What to work on - Copy the stretch from "On another occasion" through "provides such procedures." in the passage about Li Baiguang below, word for word.

Document excerpt -
In a 2010 interview, Li said: “Back then we did it with such energy — standing up to these officials with the law, appealing to dismiss them every chance we could, taking them to court, and for the first time putting the fear into these insufferably arrogant men, it was really a delight.”
On another occasion though, he noted the failure of these motions and court cases to dismiss officials, a supposed constitutional right: “Rights without procedural guarantee are not real rights.” Indeed, no Chinese law provides such procedures.
Zhao Yan is the epitome of a certain Northeastern type; he has a robust physique, a gutsy attitude, and a forceful style of speech. Li Baiguang, meanwhile, is short, quiet, and restrained — but he executes with rigor and firmness. Between 2003 and 2004, the two of them traveled to seven or eight provinces, Zhao Yan as the investigative reporter, Li Baiguang as legal representative, getting themselves involved in countless land theft and compensation cases and cases of village governance and corruption. Wherever they went they handed out volumes of legal statutes they’d brought from Beijing, including the PRC Constitution, the Organic Law of the Villagers’ Committees , the Law on Land Administration (《土地管理法》), the Law on Deputies to the National People’s Congress and Deputies to the People’s Congresses (《人大代表法》), the State Compensation Law (《国际赔偿法》), the Administrative Procedure Law (《行政诉讼法》), and others, all to assist those whose rights had been infringed to file an administrative review or a complaint.
The villagers were often skeptical of such efforts. “We might use the law to solve problems, but government workers and police don’t, so what are we supposed to do?” they asked Li. His response: “Then you must insist on using the law! Even though in the process you may pay a price in blood and sweat, and perhaps even lose your personal freedom for a while, you have to keep going.” He firmly believed that persistence would lead to change. He told them a few stories that exemplified the power of using the law, including cases he was personally involved in. In one instance, the family farm of his client, Ms. Liu Jie (刘杰) in Heilongjiang, was expropriated, and she persisted in using legal rights defense (Li Baiguang also wrote an open letter to state premier Wen Jiabao, inviting him to appear him court to meet charges); another story he told was of Yao Lifa (姚立法) in Hubei successfully becoming a People’s Deputy; and another of blind Shandong lawyer Chen Guangcheng (陈光诚) fighting for the rights of the disabled.
“The infringement of one’s rights is in fact a perfect opportunity for the awakening of civil rights consciousness,” Li said. “Before their rights are violated, they don’t grasp the natural conflict between power and rights. When rights are harmed, the fierce battle between power and rights begins. What we citizens can do is use the power of the law to repel those with unfettered power. The process is arduous, but there is simply no alternative.”
During his doctoral studies, Li Baiguang wrote a pamphlet titled “A Common Sense Reader for Chinese Citizens” (《中国公民常识读本》), using a question-and-answer format to address basic questions about human rights, government, autocracy, democracy, the constitution, economy, public opinion, education and faith, and military affairs, among other issues related to democratic constitutionalism. After the real world experiences of 2003 and 2004 however, he wanted to instead use actual cases to illustrate the basic principles associated with power and rights, burn them onto CD-ROM, and distribute them in every village. He saw the work as basic civics education for the Chinese people.

Data section -
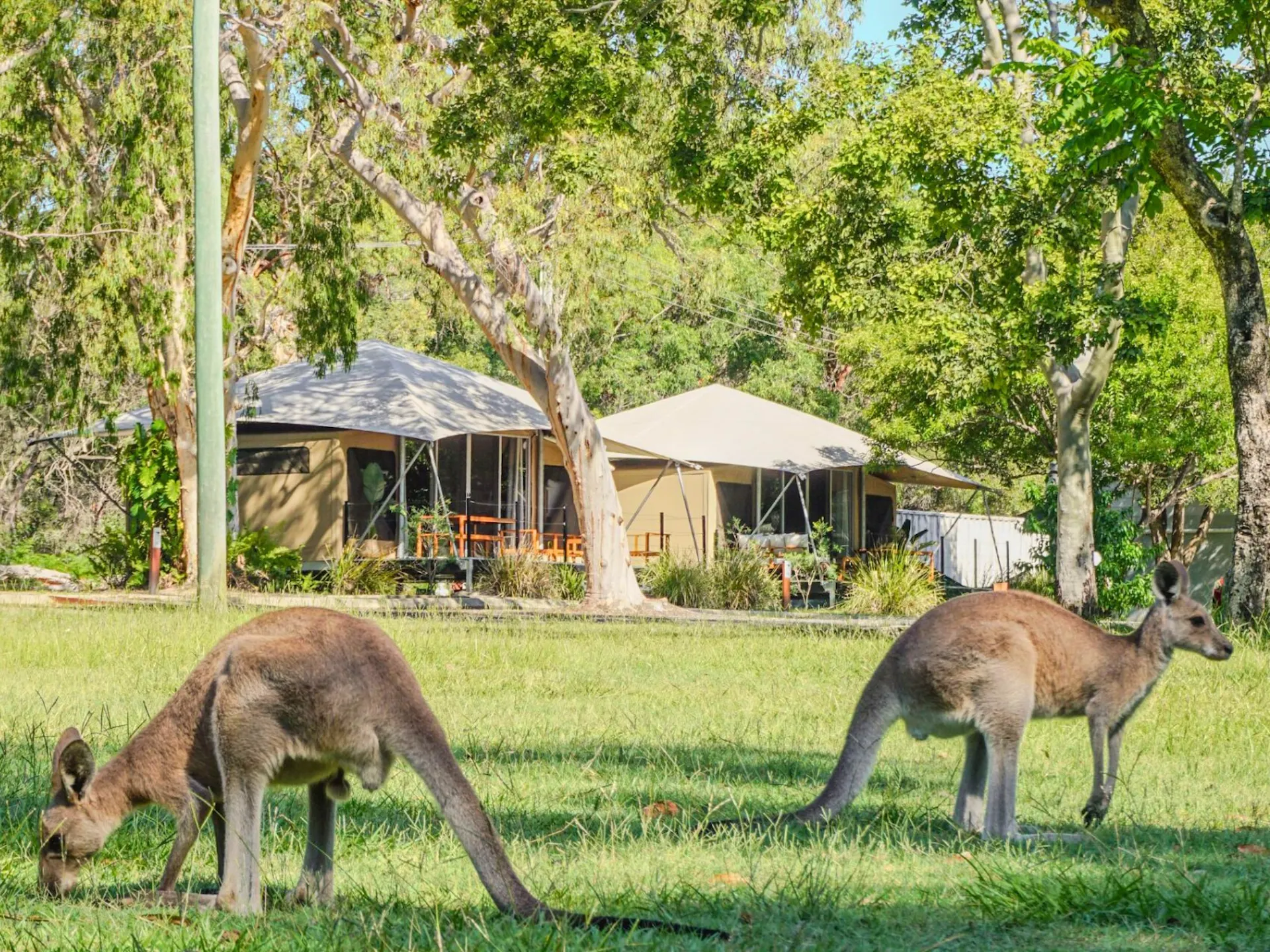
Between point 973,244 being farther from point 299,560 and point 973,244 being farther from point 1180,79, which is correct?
point 299,560

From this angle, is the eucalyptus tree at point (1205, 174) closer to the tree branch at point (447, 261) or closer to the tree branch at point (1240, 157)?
the tree branch at point (1240, 157)

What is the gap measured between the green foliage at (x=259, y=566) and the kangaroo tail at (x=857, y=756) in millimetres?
20526

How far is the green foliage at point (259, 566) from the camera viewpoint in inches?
993

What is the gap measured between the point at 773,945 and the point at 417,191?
20.9 m

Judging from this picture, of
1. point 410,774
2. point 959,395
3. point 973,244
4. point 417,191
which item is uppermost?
point 417,191

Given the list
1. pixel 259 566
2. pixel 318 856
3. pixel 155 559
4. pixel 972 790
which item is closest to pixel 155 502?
A: pixel 155 559

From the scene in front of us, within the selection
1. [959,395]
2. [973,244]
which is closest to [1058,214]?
[973,244]

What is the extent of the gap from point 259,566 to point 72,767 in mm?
21665

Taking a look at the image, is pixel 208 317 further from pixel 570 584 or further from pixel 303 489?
pixel 303 489

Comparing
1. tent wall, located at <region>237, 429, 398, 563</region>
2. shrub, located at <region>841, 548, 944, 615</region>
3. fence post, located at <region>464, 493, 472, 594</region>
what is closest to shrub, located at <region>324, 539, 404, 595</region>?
→ fence post, located at <region>464, 493, 472, 594</region>

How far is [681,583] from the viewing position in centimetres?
2616

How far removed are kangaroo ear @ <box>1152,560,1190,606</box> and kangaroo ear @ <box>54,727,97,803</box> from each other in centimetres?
410

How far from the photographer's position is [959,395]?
20203 mm

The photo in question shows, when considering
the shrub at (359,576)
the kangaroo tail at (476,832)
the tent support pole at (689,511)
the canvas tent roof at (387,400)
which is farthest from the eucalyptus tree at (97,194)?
the kangaroo tail at (476,832)
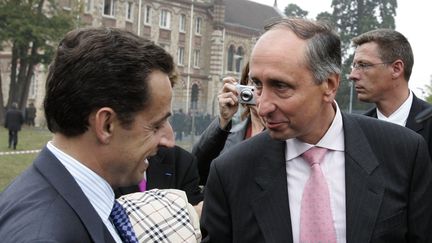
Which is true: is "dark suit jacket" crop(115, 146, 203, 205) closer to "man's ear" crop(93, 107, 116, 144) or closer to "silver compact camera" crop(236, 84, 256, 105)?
"silver compact camera" crop(236, 84, 256, 105)

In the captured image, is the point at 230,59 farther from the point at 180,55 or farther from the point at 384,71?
the point at 384,71

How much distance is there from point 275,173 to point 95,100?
43.0 inches

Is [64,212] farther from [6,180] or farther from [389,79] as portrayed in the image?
[6,180]

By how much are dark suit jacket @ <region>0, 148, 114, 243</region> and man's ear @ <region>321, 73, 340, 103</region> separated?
4.04 ft

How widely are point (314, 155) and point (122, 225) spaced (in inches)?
40.2

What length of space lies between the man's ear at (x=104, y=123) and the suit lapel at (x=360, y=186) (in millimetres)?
1162

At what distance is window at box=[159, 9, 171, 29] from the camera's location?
2319 inches

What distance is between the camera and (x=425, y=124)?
4230 millimetres

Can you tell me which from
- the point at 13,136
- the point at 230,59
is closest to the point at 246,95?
the point at 13,136

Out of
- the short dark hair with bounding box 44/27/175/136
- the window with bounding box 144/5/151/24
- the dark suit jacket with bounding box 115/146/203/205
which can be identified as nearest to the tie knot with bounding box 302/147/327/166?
the short dark hair with bounding box 44/27/175/136

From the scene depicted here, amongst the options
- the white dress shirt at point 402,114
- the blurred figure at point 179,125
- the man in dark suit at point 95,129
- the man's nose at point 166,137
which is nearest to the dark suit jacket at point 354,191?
the man's nose at point 166,137

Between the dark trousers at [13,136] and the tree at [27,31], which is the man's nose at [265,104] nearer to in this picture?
the dark trousers at [13,136]

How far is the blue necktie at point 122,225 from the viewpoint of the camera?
2.09 m

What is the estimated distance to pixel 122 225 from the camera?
211 cm
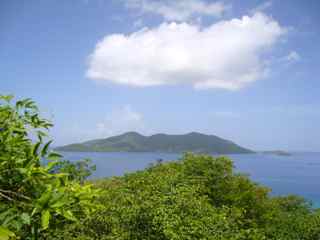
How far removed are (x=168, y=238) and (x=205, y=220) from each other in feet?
4.27

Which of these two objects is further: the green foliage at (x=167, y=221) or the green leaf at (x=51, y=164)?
the green foliage at (x=167, y=221)

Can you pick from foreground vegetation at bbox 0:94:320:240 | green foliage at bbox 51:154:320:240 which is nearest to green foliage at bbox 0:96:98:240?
foreground vegetation at bbox 0:94:320:240

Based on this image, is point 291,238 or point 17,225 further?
point 291,238

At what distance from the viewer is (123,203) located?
10336mm

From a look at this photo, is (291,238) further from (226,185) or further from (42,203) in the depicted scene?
(42,203)

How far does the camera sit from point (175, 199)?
9.35 metres

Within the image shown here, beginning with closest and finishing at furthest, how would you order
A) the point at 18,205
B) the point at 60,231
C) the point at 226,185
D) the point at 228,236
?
the point at 18,205 → the point at 228,236 → the point at 60,231 → the point at 226,185

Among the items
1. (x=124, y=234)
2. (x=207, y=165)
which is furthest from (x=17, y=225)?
(x=207, y=165)

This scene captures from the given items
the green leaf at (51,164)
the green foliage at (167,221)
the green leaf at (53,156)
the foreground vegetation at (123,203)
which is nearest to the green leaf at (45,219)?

Final result -
On another occasion though, he noted the failure of these motions and court cases to dismiss officials, a supposed constitutional right: “Rights without procedural guarantee are not real rights.” Indeed, no Chinese law provides such procedures.